Nun konnten die Forscher ein weiteres Stück in das Puzzle um die Entwicklung zu den Landwirbeltieren (und damit ultimativ auch zu uns) legen. Nur ein wenig entfernt vom Tiktaalik-Fundort lag ein weiteres Fossil, rund 15 Millionen Jahre älter als Tiktaalik, das aber ein naher Verwandter gewesen war und es bevorzugte hatte, nicht an Land zu gehen, sondern im Wasser zu bleiben. Dies obwohl seine Flossen bereits nicht mehr fischähnlich gewesen waren. Das Tier wurde als Qikiqtania wakei, nach dem verstorbenen Evolutionsbiologen David Wake, benannt. Das schreiben die Autoren in ihrer Studie, die eben in der Fachzeitschrift Nature erschienen ist.

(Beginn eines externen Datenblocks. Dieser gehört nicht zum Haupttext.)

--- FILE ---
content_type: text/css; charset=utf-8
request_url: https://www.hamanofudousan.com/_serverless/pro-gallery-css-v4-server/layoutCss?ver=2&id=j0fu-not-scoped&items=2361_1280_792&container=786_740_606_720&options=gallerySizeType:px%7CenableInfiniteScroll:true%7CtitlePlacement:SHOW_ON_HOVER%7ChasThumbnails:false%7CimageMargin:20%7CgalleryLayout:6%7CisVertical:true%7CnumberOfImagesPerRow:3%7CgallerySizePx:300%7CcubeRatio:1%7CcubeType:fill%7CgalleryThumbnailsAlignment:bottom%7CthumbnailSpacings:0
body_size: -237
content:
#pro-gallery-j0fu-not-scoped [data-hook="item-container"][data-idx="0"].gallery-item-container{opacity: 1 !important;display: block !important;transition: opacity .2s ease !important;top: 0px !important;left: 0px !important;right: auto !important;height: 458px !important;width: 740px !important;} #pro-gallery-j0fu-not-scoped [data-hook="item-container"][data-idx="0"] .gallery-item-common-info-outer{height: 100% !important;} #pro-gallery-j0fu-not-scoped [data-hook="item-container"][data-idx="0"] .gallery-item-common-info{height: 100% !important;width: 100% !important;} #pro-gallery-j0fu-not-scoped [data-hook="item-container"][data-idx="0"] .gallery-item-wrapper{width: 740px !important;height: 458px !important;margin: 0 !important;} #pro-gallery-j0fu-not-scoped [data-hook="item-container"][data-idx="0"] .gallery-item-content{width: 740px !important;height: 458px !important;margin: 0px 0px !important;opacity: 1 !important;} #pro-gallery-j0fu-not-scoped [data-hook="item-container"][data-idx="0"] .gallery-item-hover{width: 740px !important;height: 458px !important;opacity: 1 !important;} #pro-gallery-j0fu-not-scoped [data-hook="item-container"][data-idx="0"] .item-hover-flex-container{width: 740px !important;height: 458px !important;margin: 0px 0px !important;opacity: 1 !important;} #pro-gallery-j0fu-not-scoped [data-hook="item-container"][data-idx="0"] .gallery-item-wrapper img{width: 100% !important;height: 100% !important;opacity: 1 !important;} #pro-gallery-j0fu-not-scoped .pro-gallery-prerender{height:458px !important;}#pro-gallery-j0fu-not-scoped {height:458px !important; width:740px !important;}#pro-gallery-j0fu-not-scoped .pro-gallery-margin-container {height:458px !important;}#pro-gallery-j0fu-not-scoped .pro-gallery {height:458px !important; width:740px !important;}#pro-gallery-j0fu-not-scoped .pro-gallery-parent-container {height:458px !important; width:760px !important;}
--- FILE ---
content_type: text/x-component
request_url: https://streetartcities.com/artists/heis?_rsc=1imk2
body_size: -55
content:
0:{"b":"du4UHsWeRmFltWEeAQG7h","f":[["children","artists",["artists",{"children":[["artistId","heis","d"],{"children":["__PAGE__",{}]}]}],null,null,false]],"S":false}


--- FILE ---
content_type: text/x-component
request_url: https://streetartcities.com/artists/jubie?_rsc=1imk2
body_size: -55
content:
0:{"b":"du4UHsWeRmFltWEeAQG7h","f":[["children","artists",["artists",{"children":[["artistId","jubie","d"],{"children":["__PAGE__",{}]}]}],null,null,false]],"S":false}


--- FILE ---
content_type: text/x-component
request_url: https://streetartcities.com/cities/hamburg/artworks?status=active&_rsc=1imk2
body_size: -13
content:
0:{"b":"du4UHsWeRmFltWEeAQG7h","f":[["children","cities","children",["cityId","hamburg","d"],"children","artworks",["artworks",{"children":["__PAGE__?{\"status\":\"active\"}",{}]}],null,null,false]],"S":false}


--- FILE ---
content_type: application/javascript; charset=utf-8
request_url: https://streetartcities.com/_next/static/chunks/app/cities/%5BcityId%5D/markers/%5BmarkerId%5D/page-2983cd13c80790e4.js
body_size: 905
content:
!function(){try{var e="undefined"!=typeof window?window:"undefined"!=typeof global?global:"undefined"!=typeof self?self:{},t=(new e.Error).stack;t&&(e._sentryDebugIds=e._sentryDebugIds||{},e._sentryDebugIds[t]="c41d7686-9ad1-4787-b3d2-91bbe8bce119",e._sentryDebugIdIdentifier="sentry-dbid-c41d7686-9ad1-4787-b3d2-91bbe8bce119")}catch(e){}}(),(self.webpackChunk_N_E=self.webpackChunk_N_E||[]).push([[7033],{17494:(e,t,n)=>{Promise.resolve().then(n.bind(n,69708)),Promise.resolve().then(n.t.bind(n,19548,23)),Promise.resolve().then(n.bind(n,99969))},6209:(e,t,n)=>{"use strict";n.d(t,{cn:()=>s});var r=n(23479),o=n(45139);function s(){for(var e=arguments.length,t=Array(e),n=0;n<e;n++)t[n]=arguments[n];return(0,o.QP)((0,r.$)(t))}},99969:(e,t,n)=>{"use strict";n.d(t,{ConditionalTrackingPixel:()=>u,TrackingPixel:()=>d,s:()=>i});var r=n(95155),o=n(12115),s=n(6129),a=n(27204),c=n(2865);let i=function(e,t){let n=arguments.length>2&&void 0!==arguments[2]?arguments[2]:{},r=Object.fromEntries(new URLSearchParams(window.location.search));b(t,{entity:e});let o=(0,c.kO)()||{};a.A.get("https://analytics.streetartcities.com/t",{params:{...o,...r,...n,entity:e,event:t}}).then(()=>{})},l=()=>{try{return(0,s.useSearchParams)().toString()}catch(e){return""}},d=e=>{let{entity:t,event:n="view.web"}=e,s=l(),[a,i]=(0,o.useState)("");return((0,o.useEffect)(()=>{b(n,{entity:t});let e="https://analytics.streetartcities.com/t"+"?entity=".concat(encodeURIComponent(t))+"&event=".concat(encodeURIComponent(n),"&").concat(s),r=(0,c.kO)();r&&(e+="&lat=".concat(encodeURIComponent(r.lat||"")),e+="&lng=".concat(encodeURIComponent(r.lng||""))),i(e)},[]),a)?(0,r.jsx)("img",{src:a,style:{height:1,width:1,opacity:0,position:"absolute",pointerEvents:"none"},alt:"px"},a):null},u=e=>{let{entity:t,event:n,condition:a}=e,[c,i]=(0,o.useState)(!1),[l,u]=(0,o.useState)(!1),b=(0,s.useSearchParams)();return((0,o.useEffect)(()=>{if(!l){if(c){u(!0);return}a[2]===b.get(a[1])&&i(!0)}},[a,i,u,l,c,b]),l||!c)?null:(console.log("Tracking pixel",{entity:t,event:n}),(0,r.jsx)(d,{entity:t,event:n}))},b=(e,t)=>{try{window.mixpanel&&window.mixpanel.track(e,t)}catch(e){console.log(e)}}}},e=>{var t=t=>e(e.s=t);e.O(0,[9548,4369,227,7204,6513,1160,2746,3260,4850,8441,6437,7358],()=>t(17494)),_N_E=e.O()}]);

Das Video zeigt eine 3D-Darstellung der Überreste von Qikiqtania. Besonders die Brustflosse war für die Forscher wichtig, denn sie zeigte, dass das Tier noch im Wasser gelebt hatte, aber bereits nicht mehr so fisch-ähnlich war. Video: Stewart et al. (2022) Nature

Die beiden Postdoc-Assistenten von Neil Shubin, Dr. Tom Stewart und Dr. Justin Lemberg, hatten den überraschenden Fund in einem Gesteinsblock mithilfe eines CT-Scanners im Jahr 2020 gemacht. Da die Universität aber die Labore aufgrund der Pandemie schliessen liess, konnten genauere Untersuchungen erst später im Jahr wieder aufgenommen werden. «Wir dachten erst, es handelt sich um einen jungen Tiktaalik, da alles kleiner war und noch nicht vollständig entwickelt schien,» erklärt Neil Shubin in einer Pressemitteilung der Universität. «Doch der Oberarmknochen ist glatt und Bumerang-förmig und besitzt nicht die notwendigen Elemente, um die Extremität an Land zu stützen. Es ist auffallend anders und deutet auf etwas neues hin.»

Die Ergebnisse der Untersuchungen zeigen, dass Qikiqtania lieber schwimmend unterwegs gewesen war, aber in einer Art und Weise, die nicht dem üblichen Stil der Fleischflosser entsprach, die sich langsam in Richtung Küste bewegt hatten. «Diese unerwartete morphologische und funktionelle Vielfalt stellt eine zuvor verborgene ökologische Erweiterung dar, eine sekundäre Rückkehr ins offene Wasser, in der Nähe des Ursprungs der Wirbeltiere mit Gliedmassen», kommen die Autoren in der Arbeit zum Schluss.

Gemäss den Angaben des Teams war Qikiqtania nur etwa 75 Zentimeter gross, während sein Verwandter Tiktaalik rund 2.7 Meter Länge aufwies. Beide Fossilien wurden im Südwesten der Insel Ellesmere in Nunavut gefunden. Der Name Qikiqtania bezieht sich auch entsprechend auf den Fundort, der in Inuktiut Qikiqtaaluk heisst. Dagegen beschreibt der Name Tiktaalik eine Quappe, eine Süss- bzw. Brackwasserfisch, der von den Inuit in Kanada gerne gegessen wird. Der Fund von Qikiqtania zeigt, dass die Gruppe derjenigen Tiere, aus denen die Landwirbeltiere hervorgingen, doch viel diverser gewesen war, als bisher angenommen und dass viele von ihnen in den heutigen subarktischen und arktischen Regionen zu finden sind. Während dem mittleren und späten Devon lagen diese Orte jedoch viel weiter südlich, in wärmeren Klimazonen. Trotzdem steckt wohl die Geschichte, wie Landwirbeltiere entstanden sind, tief im Boden der Arktis.